**The task**
Reproduce every entry below verbatim, leaving the pictures out of your answer.

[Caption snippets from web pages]
# # # #
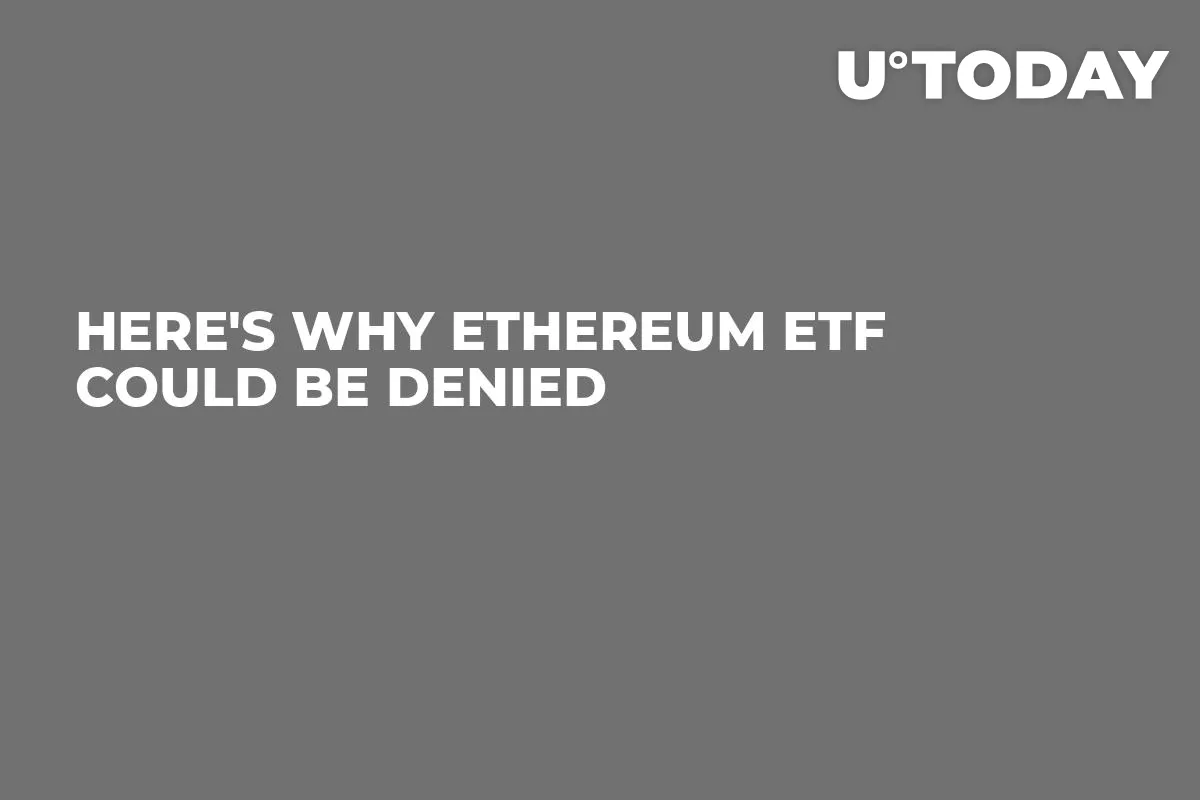 Here's Why Ethereum ETF Could Be Denied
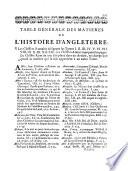 Histoire d'Angleterre. [N.] Tindal, de l'Abrégé historique par Rapin Thoyras, du Recueil des actes publics d'Angleterre de T. Rymer, dispersé à la fin des volumes, et de Mémoires pour les vingt premières années du règne de George ii, par m. de S.M. [With] Fastes et tables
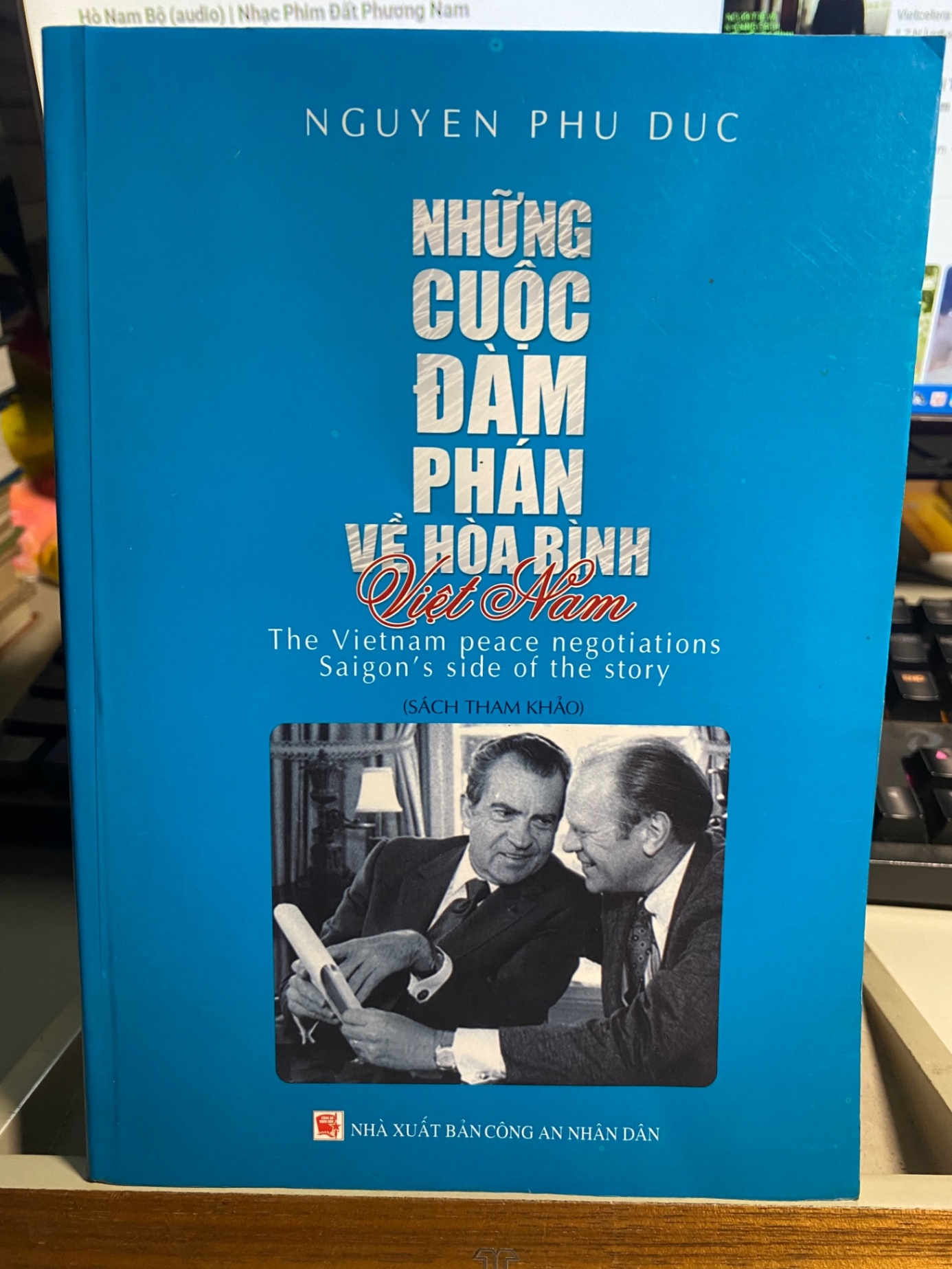 Những Cuộc Đàm Phán Về Hoà Bình Việt Nam- Nguyễn Phú Đức -NXB Công An Nhân Dân- Năm xb 2010- 638 trang STB900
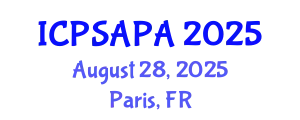 International Conference on Political Sciences and Policy Analysis (ICPSAPA) August 28, 2025 - Paris, France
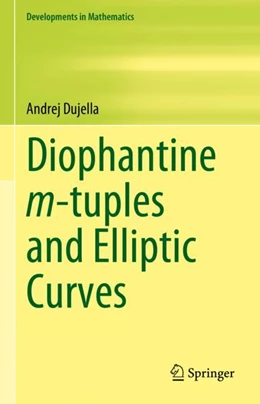 Abbildung von Dujella | Diophantine m-tuples and Elliptic Curves | 1. Auflage | 2024 | beck-shop.de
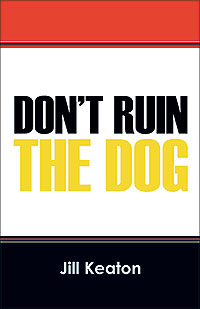 Don't Ruin The Dog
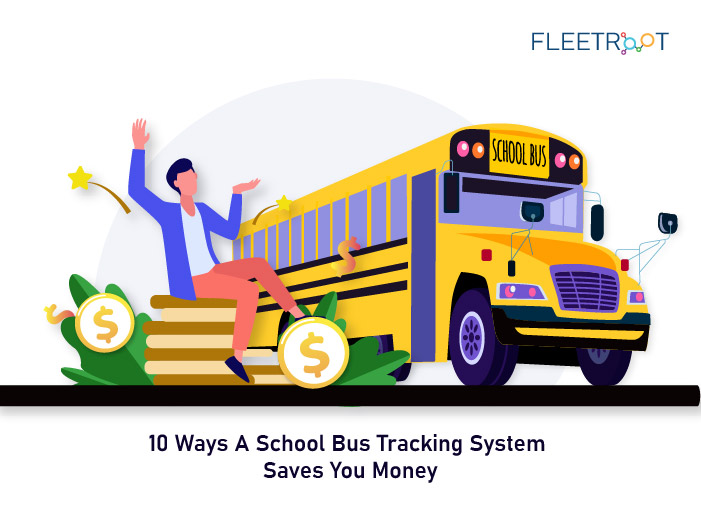 10 Ways A School Bus Tracking System Saves You Money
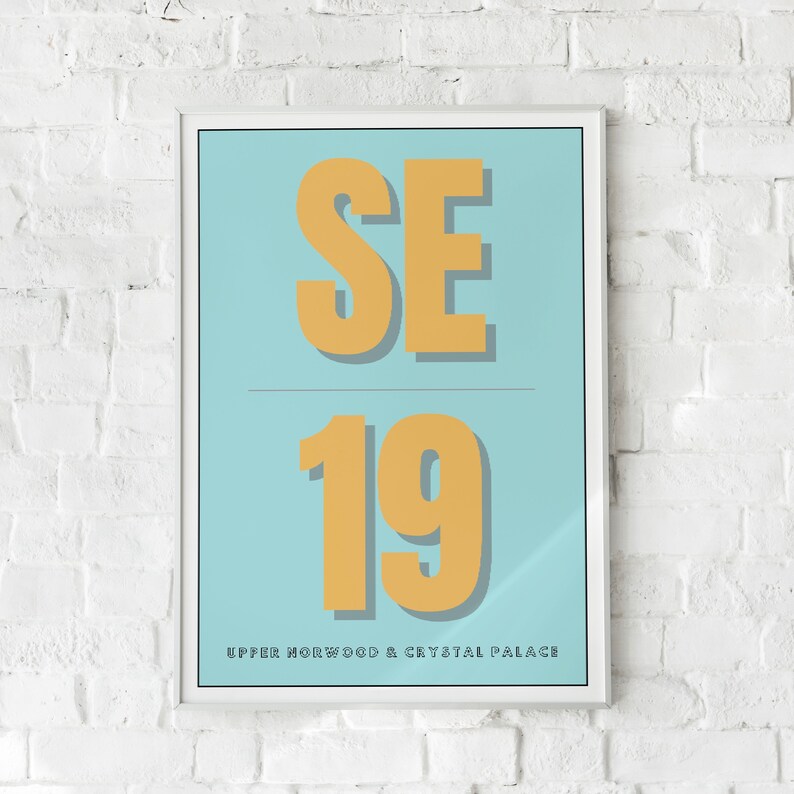 May include: A light blue poster with the text "SE19" in yellow, with the text "UPPER NORWOOD & CRYSTAL PALACE" in black below.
# # # #
**Solution below**
 Here's Why Ethereum ETF Could Be Denied
 Histoire d'Angleterre. [N.] Tindal, de l'Abrégé historique par Rapin Thoyras, du Recueil des actes publics d'Angleterre de T. Rymer, dispersé à la fin des volumes, et de Mémoires pour les vingt premières années du règne de George ii, par m. de S.M. [With] Fastes et tables
 Những Cuộc Đàm Phán Về Hoà Bình Việt Nam- Nguyễn Phú Đức -NXB Công An Nhân Dân- Năm xb 2010- 638 trang STB900
 International Conference on Political Sciences and Policy Analysis (ICPSAPA) August 28, 2025 - Paris, France
 Abbildung von Dujella | Diophantine m-tuples and Elliptic Curves | 1. Auflage | 2024 | beck-shop.de
 Don't Ruin The Dog
 10 Ways A School Bus Tracking System Saves You Money
 May include: A light blue poster with the text "SE19" in yellow, with the text "UPPER NORWOOD & CRYSTAL PALACE" in black below.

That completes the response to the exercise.